| Written task |
Copy the listing below word for word, keeping every line in its original order.

<<<<

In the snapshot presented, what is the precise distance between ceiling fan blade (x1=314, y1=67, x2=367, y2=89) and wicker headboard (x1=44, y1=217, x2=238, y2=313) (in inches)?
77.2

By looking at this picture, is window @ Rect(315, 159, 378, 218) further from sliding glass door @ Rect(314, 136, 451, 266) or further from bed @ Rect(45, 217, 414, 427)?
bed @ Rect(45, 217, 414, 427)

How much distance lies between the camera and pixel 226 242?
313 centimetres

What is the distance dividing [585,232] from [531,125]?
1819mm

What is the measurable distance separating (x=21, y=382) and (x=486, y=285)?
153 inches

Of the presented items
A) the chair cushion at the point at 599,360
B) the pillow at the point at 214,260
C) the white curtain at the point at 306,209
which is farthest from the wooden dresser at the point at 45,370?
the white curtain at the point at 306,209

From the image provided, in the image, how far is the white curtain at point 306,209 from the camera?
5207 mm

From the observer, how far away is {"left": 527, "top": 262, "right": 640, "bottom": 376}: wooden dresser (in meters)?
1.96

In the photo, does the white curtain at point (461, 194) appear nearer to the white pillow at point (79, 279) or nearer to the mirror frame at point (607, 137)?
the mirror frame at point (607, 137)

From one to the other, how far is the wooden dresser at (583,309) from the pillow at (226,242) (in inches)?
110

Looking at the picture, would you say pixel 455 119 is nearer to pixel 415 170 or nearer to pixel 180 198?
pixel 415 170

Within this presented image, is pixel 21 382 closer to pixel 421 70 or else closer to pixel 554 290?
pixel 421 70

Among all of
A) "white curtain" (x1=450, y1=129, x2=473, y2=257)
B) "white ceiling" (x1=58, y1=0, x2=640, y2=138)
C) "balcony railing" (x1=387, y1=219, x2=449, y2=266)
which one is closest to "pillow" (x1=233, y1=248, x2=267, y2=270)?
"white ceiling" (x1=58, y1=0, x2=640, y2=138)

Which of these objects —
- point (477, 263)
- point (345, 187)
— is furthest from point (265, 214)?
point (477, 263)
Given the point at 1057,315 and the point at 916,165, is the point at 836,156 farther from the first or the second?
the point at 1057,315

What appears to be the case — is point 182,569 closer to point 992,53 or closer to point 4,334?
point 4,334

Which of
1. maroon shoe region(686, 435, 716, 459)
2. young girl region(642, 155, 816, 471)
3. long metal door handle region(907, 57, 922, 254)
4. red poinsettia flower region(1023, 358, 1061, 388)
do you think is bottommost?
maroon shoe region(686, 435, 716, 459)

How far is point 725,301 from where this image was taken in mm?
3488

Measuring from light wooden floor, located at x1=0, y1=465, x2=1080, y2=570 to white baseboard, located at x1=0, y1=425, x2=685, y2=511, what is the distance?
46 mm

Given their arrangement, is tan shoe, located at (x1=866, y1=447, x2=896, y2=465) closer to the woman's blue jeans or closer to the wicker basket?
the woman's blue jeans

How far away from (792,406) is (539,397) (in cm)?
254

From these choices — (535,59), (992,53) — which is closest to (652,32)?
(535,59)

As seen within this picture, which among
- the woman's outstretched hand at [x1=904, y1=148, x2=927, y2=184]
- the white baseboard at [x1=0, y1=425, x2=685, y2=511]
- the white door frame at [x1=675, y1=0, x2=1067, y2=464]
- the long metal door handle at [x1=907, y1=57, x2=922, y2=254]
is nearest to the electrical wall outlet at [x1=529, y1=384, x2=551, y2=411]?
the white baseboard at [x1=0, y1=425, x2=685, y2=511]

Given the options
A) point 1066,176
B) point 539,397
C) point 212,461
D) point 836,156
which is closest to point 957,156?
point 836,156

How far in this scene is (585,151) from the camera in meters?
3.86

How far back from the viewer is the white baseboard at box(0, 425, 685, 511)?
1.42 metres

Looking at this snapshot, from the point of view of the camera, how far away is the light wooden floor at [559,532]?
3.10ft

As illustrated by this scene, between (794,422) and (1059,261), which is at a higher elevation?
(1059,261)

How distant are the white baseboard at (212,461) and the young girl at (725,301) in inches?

>>>>

| Exercise answer |
In the snapshot presented, what is the precise distance between ceiling fan blade (x1=314, y1=67, x2=367, y2=89) and wicker headboard (x1=44, y1=217, x2=238, y2=313) (in inches)?
77.2

By looking at this picture, is window @ Rect(315, 159, 378, 218) further from sliding glass door @ Rect(314, 136, 451, 266) or further from bed @ Rect(45, 217, 414, 427)?
bed @ Rect(45, 217, 414, 427)

How much distance lies between the camera and pixel 226 242?
313 centimetres

What is the distance dividing [585,232] from [531,125]?
1819mm

What is the measurable distance separating (x=21, y=382) and (x=486, y=285)?
153 inches

Of the presented items
A) the chair cushion at the point at 599,360
B) the pillow at the point at 214,260
C) the white curtain at the point at 306,209
which is farthest from the wooden dresser at the point at 45,370?
the white curtain at the point at 306,209

From the image provided, in the image, how far is the white curtain at point 306,209 from the camera?
5207 mm

From the observer, how far away is {"left": 527, "top": 262, "right": 640, "bottom": 376}: wooden dresser (in meters)?
1.96

In the photo, does the white curtain at point (461, 194) appear nearer to the white pillow at point (79, 279) or nearer to the mirror frame at point (607, 137)?
the mirror frame at point (607, 137)

From one to the other, how far is the wooden dresser at (583,309) from the pillow at (226,242) (in inches)?
110

Looking at the picture, would you say pixel 455 119 is nearer to pixel 415 170 or nearer to pixel 180 198?
pixel 415 170

Within this presented image, is pixel 21 382 closer to pixel 421 70 or else closer to pixel 554 290?
pixel 421 70

Among all of
A) "white curtain" (x1=450, y1=129, x2=473, y2=257)
B) "white ceiling" (x1=58, y1=0, x2=640, y2=138)
C) "balcony railing" (x1=387, y1=219, x2=449, y2=266)
which one is closest to "pillow" (x1=233, y1=248, x2=267, y2=270)?
"white ceiling" (x1=58, y1=0, x2=640, y2=138)

Which of these objects —
- point (477, 263)
- point (345, 187)
— is furthest from point (265, 214)?
point (477, 263)
Given the point at 1057,315 and the point at 916,165, is the point at 836,156 farther from the first or the second?
the point at 1057,315

What appears to be the case — is point 182,569 closer to point 992,53 or closer to point 4,334?
point 4,334

Which of
1. maroon shoe region(686, 435, 716, 459)
2. young girl region(642, 155, 816, 471)
3. long metal door handle region(907, 57, 922, 254)
4. red poinsettia flower region(1023, 358, 1061, 388)
do you think is bottommost?
maroon shoe region(686, 435, 716, 459)

How far is point 725,301 from where this image was taken in mm?
3488

Measuring from light wooden floor, located at x1=0, y1=465, x2=1080, y2=570 to white baseboard, located at x1=0, y1=425, x2=685, y2=511, what is the distance?
46 mm

Given their arrangement, is tan shoe, located at (x1=866, y1=447, x2=896, y2=465) closer to the woman's blue jeans or closer to the wicker basket?
the woman's blue jeans

How far away from (792,406) is (539,397) (in cm)?
254

From these choices — (535,59), (992,53) — which is closest to (652,32)?
(535,59)

As seen within this picture, which among
- the woman's outstretched hand at [x1=904, y1=148, x2=927, y2=184]
- the white baseboard at [x1=0, y1=425, x2=685, y2=511]
- the white door frame at [x1=675, y1=0, x2=1067, y2=464]
- the long metal door handle at [x1=907, y1=57, x2=922, y2=254]
is nearest to the electrical wall outlet at [x1=529, y1=384, x2=551, y2=411]?
the white baseboard at [x1=0, y1=425, x2=685, y2=511]

Given the options
A) point 1066,176
B) point 539,397
C) point 212,461
D) point 836,156
which is closest to point 957,156?
point 836,156

How far in this scene is (585,151) from the camera in meters?
3.86

How far back from the viewer is the white baseboard at box(0, 425, 685, 511)?
1.42 metres

Looking at this snapshot, from the point of view of the camera, how far away is the light wooden floor at [559,532]?
3.10ft

As illustrated by this scene, between (794,422) and (1059,261), which is at a higher elevation?
(1059,261)

How distant are the white baseboard at (212,461) and the young girl at (725,301) in inches?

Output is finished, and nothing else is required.